*Supplied information*.
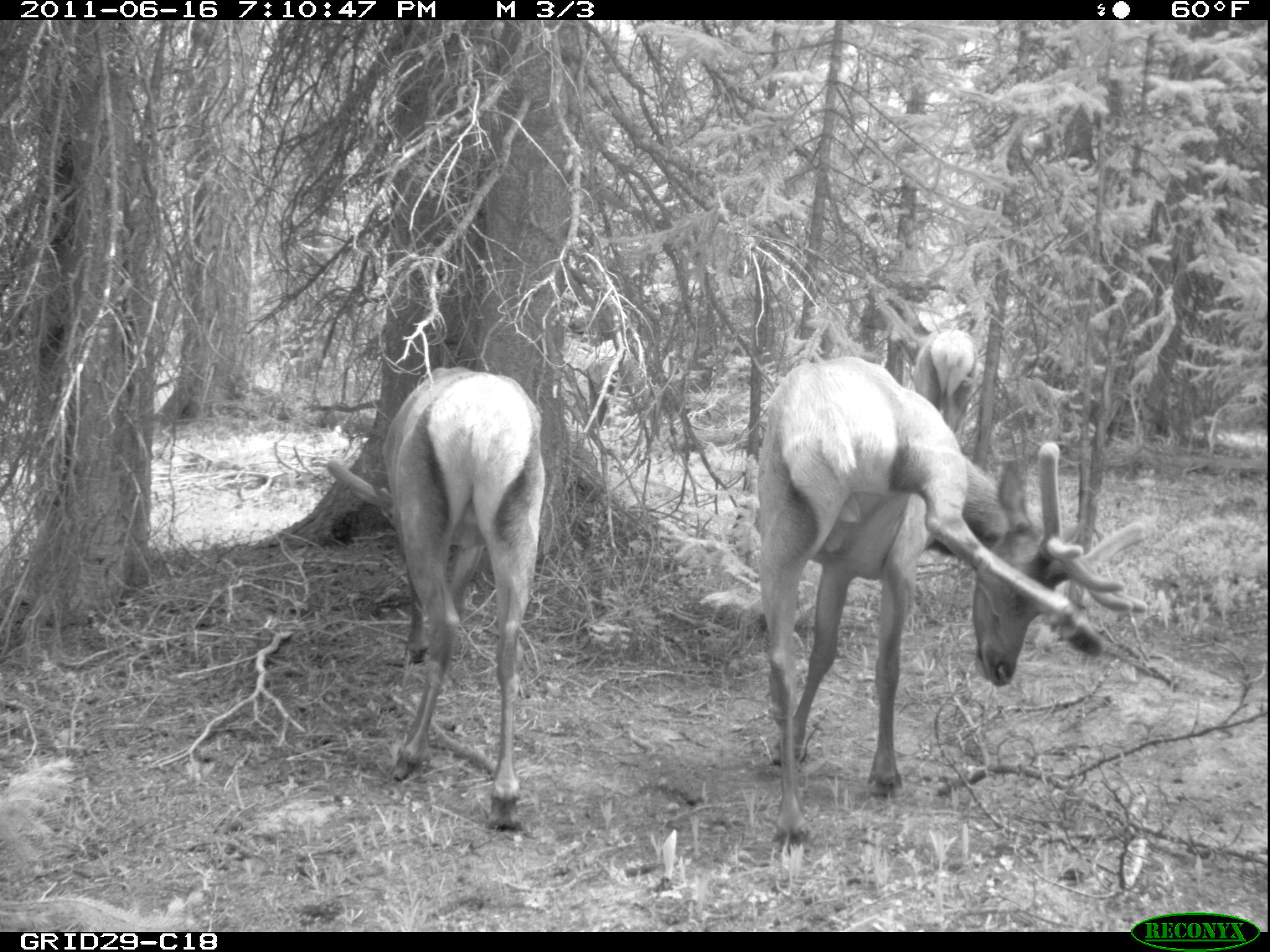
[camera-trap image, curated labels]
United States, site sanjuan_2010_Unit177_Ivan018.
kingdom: Animalia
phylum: Chordata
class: Mammalia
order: Artiodactyla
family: Cervidae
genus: Cervus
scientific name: Cervus elaphus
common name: red deer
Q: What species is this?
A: Cervus elaphus (red deer).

*Work instruction*.
Starting at the line that contains "genus: Cervus", print every line through the last one of the records, exactly and with nothing else.

*Solved problem*.
genus: Cervus
scientific name: Cervus elaphus
common name: red deer
Q: What species is this?
A: Cervus elaphus (red deer).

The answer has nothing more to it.